A new study by Rudolph M. Navari, director of the University of Notre Dame’s Walther Cancer Research Center, and Marie C. Brenner, a Notre Dame graduate who is a student at Loyola University Medical School in Chicago, describes how a novel combination of two drugs continues to show great promise in treating cancer-related anorexia (CRA).
Fifty percent of patients with a new cancer diagnosis and up to 70 percent of patients with advanced cancers may experience anorexia.
In previous studies, Navari and researchers working with him have shown that the drug olanzapine was highly effective in controlling chemotherapy’s most common side effects.
Olanzapine, which carries the brand name Zyprexa, has been used since the 1990s to treat schizophrenia and other psychoses. In early studies, Navari and his researchers found that when olanzapine was added to corticosteroids and other antiemetics historically used to treat chemotherapy-induced nausea and vomiting, there was essentially no nausea or vomiting in the 24-hour period following treatment.

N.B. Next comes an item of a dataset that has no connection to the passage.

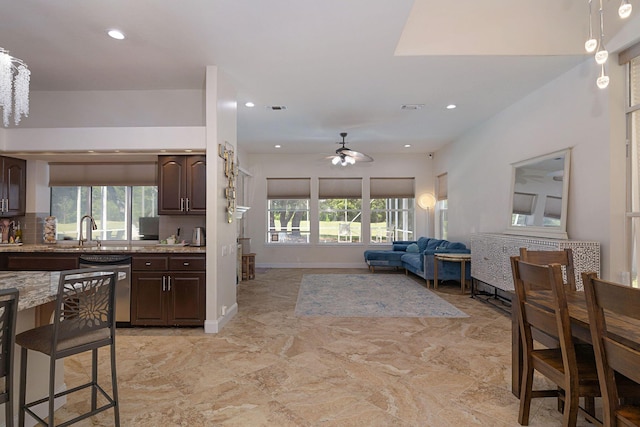 674 Emerald Bay Dr, Destin, FL 32541 - kitchen with dishwashing machine, a sink, ceiling fan, dark brown cabinets, and light stone countertops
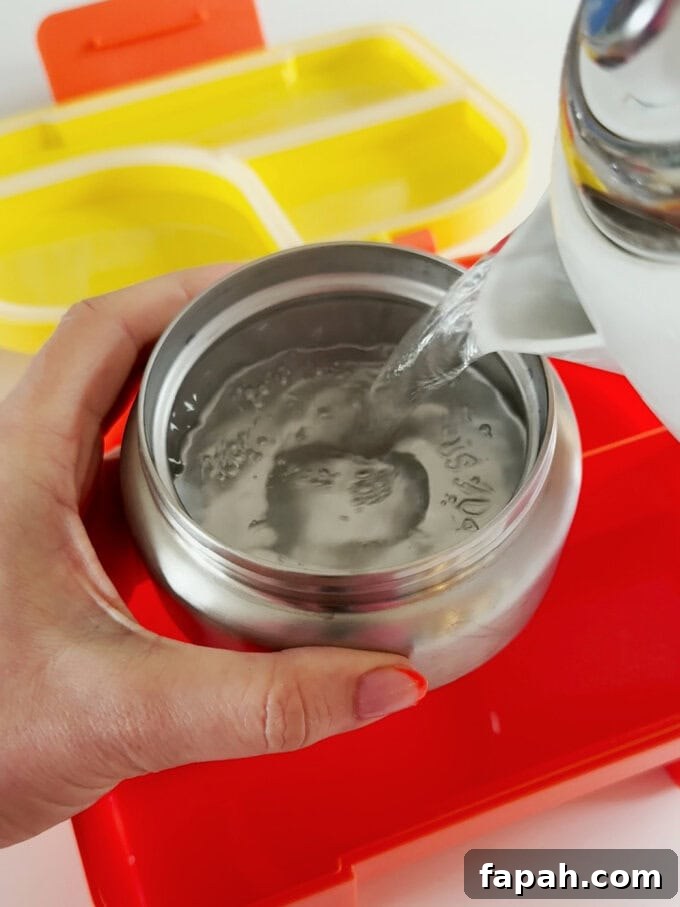 Hot water being poured into the thermos.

The drug also prevented nausea and vomiting during the week after chemotherapy if it was given daily for two to five days.

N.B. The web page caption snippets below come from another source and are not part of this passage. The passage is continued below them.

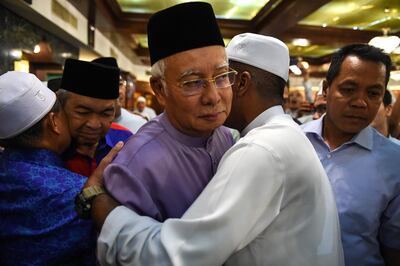 Malaysia's former prime minister Najib Razak (C) and former deputy prime minister Ahmad Zahid Hamidi (2nd L) are greeted by supporters after Friday prayers at the Barisan Nasional party headquarters in Kuala Lumpur on May 18, 2018.  Just last week, 64-year-old Najib was widely expected to lead his powerful Barisan Nasional (National Front) political machine to victory, extending a more than six-decade reign that had made it one of the world's longest-serving governments. But his coalition -- accused of ballot-box stuffing and gerrymandering -- was unexpectedly trounced by a diverse alliance that rallied public support against Najib's suspected corruption and increasingly repressive tactics. / AFP / Mohd RASFAN
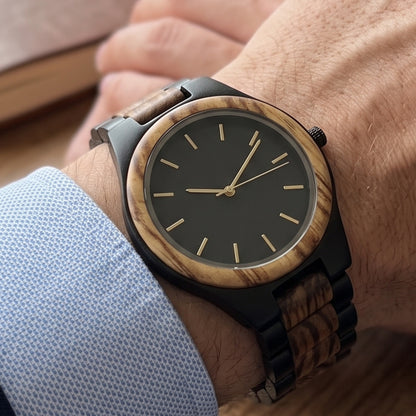 A close-up of a wrist wearing a wooden watch with a black dial and a wood-grain bezel and strap, shown on a person's wrist with a light blue shirt cuff visible.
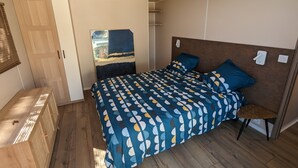 A bedroom with a bed, wooden wardrobe, and a painting on the wall.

Use of the drug megestrol acetate (MA) has resulted in weight gain in some CRA patients, but has been less effective in improving appetite and quality of life.
The new study sought to determine the effectiveness of a combination of MA and olanzapine for treatment of CRA.
A group of 80 patients with advanced gastrointestinal or lung cancer were randomly selected to receive either MA alone, or a combination of olanzapine and MA. The patients were evaluated at four weeks and eight weeks and the results showed that 20 of the 39 patients receiving MA plus olanzapine had significant improvements in weight gain, appetite, nausea and quality of life measures.
Twenty-one of the 37 patients receiving MA alone experienced weight gain, but there was no significant change in appetite, nausea or quality of life measures, suggesting that the combination of olanzapine and MA appears to be an effective intervention for patients with CRA.
Navari, who also is director and assistant dean of the Indiana University School of Medicine South Bend, presented the paper’s findings at the annual meeting of the Multinational Association of Supportive Care in Cancer, held June 25 to 27 in Rome. The study was funded by the Walther Cancer Foundation and the Reich Family Endowment for the Care of the Whole Patient.
Navari said that the next step in the research is a national study in association with the Mayo Clinic.